25 Apr 2025 ~ 25 Apr 2025

This is not hard. I think it is very good problem for practicing Time complexity reduction for interviews.

Given a 1-indexed array of integers numbers that is already sorted in non-decreasing order, find two numbers such that they add up to a specific target number. Let these two numbers be numbers[index1] and numbers[index2] where 1 <= index1 < index2 <= numbers.length.

Return the indices of the two numbers, index1 and index2, added by one as an integer array [index1, index2] of length 2.

The tests are generated such that there is exactly one solution. You may not use the same element twice.

Your solution must use only constant extra space.

Since the size of numbers is not large(ranging from 2 to 30,000), so a Brute-force algorithm is also possible.

I didn’t try this way but I think it would still meet the time constraints.

Idea: iterating from first to last index of list, and iterating to find the another value which is target - first value chosen from outer iteration in each iteration.

this brute-force algorithm takes
\(O(n^2)\)

From next, I implemented Binary search way.

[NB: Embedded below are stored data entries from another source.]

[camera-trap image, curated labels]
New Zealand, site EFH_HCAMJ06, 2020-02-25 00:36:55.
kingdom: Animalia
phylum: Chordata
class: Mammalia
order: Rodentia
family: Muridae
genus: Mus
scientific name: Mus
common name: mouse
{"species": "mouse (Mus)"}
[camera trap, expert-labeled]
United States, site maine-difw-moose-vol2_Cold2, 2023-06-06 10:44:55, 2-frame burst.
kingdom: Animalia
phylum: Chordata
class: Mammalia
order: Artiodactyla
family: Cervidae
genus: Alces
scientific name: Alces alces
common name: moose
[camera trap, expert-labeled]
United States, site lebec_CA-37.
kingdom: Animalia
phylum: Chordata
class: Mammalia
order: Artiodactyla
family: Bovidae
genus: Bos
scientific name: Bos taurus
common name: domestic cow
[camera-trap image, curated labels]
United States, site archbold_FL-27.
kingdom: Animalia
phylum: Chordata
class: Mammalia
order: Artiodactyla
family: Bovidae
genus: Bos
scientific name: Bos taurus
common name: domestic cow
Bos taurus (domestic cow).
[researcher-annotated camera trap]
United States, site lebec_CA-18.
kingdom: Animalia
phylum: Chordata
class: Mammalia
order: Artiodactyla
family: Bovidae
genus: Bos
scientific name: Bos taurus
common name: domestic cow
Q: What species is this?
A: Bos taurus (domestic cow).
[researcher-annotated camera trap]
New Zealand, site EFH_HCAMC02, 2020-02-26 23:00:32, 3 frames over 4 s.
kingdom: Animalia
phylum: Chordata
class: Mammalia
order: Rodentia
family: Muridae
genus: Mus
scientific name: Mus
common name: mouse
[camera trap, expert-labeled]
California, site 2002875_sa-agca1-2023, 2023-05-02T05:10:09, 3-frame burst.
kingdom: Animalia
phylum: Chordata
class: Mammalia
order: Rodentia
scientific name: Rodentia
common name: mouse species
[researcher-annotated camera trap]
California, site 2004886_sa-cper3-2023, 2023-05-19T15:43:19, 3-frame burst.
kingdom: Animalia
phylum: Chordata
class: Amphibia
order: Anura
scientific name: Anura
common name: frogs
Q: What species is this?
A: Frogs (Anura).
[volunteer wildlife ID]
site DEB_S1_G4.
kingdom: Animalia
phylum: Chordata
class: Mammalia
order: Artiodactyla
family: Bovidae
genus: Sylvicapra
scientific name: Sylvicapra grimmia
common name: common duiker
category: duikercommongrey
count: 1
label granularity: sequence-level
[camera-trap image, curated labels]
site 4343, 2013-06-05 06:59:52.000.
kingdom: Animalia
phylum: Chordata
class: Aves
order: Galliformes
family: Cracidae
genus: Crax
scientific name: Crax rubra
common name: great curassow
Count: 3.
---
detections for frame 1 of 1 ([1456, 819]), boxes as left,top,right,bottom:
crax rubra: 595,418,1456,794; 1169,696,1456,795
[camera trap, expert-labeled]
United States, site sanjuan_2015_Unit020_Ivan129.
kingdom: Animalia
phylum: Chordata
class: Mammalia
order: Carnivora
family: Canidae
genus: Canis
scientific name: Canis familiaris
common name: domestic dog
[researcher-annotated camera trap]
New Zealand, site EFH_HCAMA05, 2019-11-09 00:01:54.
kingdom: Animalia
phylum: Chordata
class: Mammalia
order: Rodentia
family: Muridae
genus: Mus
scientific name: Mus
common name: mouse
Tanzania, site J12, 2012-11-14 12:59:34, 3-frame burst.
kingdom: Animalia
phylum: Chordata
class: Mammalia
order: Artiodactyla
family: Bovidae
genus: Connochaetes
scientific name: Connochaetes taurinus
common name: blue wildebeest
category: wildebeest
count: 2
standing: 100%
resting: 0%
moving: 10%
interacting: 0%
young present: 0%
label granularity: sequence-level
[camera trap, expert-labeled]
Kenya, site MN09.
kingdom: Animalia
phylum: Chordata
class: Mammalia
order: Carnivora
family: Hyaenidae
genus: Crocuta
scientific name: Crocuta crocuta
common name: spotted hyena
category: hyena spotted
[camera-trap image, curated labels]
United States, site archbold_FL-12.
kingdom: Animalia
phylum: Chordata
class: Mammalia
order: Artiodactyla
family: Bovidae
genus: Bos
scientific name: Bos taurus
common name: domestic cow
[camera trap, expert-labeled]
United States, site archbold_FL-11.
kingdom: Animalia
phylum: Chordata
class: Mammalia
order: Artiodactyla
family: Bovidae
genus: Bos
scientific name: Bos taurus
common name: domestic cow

Idea: iterate from index 0 to the last index of list. For each iteration, I search for value which is (target - number[i] ) (i is from iteration) using Binary search

this binary search algorithm takes \(O(n) \times O(\log n) = O(n \log n)\) .

This method was relatively slow when submitted on Leetcode, so I rethought that how to reduce the time complexity further.

Then I tried the two-pointer approach.

Idea: I declared two pointers: one pointing to the 0 index value, and the other pointing to the last. I looped through the list, checking sum of values two pointers point to.

If sum is greater than the target, I moved the rear pointer one step backward.
If sum is less than the target, I moved front pointer one step forward.
If the sum is equals the target, I returned the result as [front position + 1, rear position +1].

This is my code base.

from typing import List

class Solution:
    def twoSum(self, numbers: List[int], target: int) -> List[int]:
        eidx: int = len(numbers) - 1
        res: List[int] = []
        for i in range(0, len(numbers)):
            sv: int = numbers[i]
            ev: int = numbers[eidx]
            sub_sum = sv+ev
            while (i < eidx) and (sub_sum >= target):    
                if sub_sum == target:
                    res = [i+1, eidx + 1]
                    break

                eidx = eidx - 1
                sub_sum = numbers[i] + numbers[eidx]
            
            if len(res) != 0:
                break
        
        return res

The point is how to setting finish condition of while-statement to move rear pointer

front index > rear index: already checked.
sum is less then target: rear pointer no longer need to move step backward(more less), so front pointer should move step forward.

This algorithm takes \(O(n)\) .

I got into the top 1% in terms of time performance among all submitted solutions.

When I solve this problem, I enjoyed the process of gradually decreasing the time complexity.